▶ [Texto de origem]
Mas, em 1999 – depois da morte de sua esposa Matilde, com quem estava casado durante mais de 60 anos – lançou “Antes do fim”, livro que entrelaça lembranças dos principais momentos de sua vida com reflexões.
Na obra, após um encadeamento de sombrias previsões para o mundo, conclui com uma mensagem de esperança para os jovens, a quem chama de “herdeiros do abismo”.
No ano 2000 Sábato escreveu “A resistência”. A obra, que seguiu a temática de “Antes do fim”, exaltava os “valores do passado” e criticava a informática, “que afasta o homem do mundo que o rodeia”. Paradoxalmente, foi o primeiro livro argentino que foi primeiro lançado na internet antes da edição impressa.
A crítica celebrou suas principais obras, escritas antes de 1979, além de destacar sua participação na defesa dos Direitos Humanos nos anos 80. Mas, lamentava que seus derradeiros livros estavam distantes do ensaísta ou narrador que cuidava de forma elaborada sua estilística. A crítica indicava que seus últimos livros não passavam de um obsessivo retrato das implicâncias do escritor.
Sabato admirava os surrealistas. Mas, considerava que Salvador Dali era um “farsante”. No livro “Um e o universo” desfere diversas críticas contra o pintor catalão. Acima, um dos vários quadros de Dali sobre o tempo.
ANTES DO FIM, UM SABATO POR SABATO - “Antes do fim” começa quase pedindo desculpas por ter sido escrito. Sábato mantém o tom de que escreveu o livro contra sua vontade, mas ressalta que finalmente o fez porque muitos lhe pediam para dar uma mensagem de esperança. Escrito sem cuidado estilístico, a obra parece uma conversa onde a informalidade é tão grande que às vezes não lhe faltam toques piegas. Além disso, sua amargura se evidencia mesmo quando responde à uma imaginária pergunta sobre sugestões de leitura: “leiam aquilo que os apaixona, porque será a única coisa que os ajudará a suportar a existência”.

▶ [Tarefas a fazer]
1/ Responda às perguntas com base no texto sobre Sábato:
(a) Em que ano Sábato escreveu "A resistência"?
(b) De que Sábato chama os jovens em "Antes do fim"?
(c) Que pintor Sábato considerava um "farsante"?
2/ Prossiga o texto sobre Sábato a partir da última frase apresentada.
Os dados não são necessários para resolver nada aqui.

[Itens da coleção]
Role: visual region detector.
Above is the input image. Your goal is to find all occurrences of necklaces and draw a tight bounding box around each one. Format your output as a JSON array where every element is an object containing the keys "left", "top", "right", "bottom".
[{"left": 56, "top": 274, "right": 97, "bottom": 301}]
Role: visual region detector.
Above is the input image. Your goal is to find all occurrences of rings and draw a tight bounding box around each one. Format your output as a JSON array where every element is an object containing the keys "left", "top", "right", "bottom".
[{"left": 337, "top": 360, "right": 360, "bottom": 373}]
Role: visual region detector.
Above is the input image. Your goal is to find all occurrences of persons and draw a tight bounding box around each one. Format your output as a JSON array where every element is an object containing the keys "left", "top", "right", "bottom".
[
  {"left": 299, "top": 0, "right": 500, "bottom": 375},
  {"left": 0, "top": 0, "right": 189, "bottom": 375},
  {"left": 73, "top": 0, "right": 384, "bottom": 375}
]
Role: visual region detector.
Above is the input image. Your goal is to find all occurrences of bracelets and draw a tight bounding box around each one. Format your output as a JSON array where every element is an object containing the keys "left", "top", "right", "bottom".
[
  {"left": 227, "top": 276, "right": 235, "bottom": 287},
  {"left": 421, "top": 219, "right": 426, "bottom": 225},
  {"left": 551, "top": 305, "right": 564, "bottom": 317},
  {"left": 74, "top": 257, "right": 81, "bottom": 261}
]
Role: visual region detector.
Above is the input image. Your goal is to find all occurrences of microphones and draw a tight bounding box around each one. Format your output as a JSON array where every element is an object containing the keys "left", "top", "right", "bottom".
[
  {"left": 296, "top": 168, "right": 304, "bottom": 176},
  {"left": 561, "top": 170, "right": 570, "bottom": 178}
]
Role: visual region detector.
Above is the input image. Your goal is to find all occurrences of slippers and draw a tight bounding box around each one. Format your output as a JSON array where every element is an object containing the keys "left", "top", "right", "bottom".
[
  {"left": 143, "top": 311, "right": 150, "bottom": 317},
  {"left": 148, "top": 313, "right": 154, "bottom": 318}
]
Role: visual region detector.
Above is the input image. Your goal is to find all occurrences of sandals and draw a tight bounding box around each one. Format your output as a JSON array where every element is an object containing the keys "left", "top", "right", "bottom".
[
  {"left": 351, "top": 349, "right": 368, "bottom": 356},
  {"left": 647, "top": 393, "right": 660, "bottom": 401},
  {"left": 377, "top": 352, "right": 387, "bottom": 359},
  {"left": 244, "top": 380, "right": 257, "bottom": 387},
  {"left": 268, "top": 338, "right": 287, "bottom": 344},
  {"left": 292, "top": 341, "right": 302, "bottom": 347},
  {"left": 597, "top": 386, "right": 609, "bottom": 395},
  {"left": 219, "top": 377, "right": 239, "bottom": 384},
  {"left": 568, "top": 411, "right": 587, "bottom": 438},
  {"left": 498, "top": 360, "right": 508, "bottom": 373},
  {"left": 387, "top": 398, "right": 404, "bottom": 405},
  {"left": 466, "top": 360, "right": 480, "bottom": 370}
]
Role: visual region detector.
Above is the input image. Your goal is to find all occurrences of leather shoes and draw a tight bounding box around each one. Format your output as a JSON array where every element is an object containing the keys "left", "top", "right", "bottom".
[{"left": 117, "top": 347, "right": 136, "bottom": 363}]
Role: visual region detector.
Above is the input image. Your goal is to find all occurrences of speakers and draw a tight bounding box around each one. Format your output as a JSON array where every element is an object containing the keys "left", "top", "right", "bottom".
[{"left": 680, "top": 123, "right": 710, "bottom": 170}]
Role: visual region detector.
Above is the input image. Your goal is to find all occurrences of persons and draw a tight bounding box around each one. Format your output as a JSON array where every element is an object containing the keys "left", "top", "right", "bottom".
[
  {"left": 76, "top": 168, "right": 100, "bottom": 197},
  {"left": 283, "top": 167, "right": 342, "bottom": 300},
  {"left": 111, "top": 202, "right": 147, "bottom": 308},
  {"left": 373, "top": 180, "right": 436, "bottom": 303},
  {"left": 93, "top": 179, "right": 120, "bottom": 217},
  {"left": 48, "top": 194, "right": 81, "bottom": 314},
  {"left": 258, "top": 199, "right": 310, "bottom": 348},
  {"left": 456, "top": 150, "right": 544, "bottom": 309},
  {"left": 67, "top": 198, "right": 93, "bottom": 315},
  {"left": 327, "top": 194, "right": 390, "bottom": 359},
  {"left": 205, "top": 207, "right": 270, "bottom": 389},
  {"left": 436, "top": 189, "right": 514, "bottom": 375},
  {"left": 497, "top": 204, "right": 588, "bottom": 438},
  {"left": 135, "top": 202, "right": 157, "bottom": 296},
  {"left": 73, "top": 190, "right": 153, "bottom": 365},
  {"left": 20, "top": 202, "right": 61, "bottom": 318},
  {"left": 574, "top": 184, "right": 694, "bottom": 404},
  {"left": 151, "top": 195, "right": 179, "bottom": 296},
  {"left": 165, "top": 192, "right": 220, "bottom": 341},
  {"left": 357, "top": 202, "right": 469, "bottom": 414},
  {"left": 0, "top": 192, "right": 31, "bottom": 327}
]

▶ [Respostas do exercício]
1/
(a) No ano 2000.
(b) De "herdeiros do abismo".
(c) Salvador Dali.

2/
A infância é o refúgio dourado de suas lembranças. Dessa época, o escritor relembra os irmãos, a mãe e o pai, de quem lamenta só ter valorizado diversos atos só anos depois: “freqüentemente a vida é um permanente desencontro”, diz. Segundo Sábato, “coisas fundamentais ficaram sem dizer entre nós. Então, descobrimos a última solidão: a da amante sem o amado, os filhos sem os pais, os pais sem os filhos”.
Sobre sua própria obra, o escritor conta que o único livro que quis publicar foi “O Túnel”.
Em “Antes do fim”, Sábato relata as dificuldades que teve para publicar “O Túnel” e como foi necessário o empréstimo de um amigo para consegui-lo. Ele também relembra a ajuda de Albert Camus, que estimulou sua tradução ao francês no ano seguinte.
Sábato sustenta que nunca considerou-se um escritor profissional, “desses que publicam um livro anualmente”. Ao contrário, explica como queimava às tardes aquilo que havia escrito pelas manhã.
Na virada do século, afirmava que se arrepende de ter levado à fogueira algumas obras que nunca veremos, como “O homem dos pássaros” e uma novela que escreveu em seu período surrealista, “A fonte muda”.
Passando de um análise da própria vida, Sábato analisava o mundo de 1999: “vejo as notícias e corroboro que é inadmissível acreditar na idéia de que o mundo superará a crise que atravessa”.
Sábato acusava o desenvolvimento facilitado pela tecnologia de “conseqüências funestas para a humanidade”. O escritor argentino considerava que “essa criatura (o homem) começou a devorar a si mesma”, e cita Hannah Arendt que nos anos 50 afirmava que “a crueldade deste século seria insuperável”.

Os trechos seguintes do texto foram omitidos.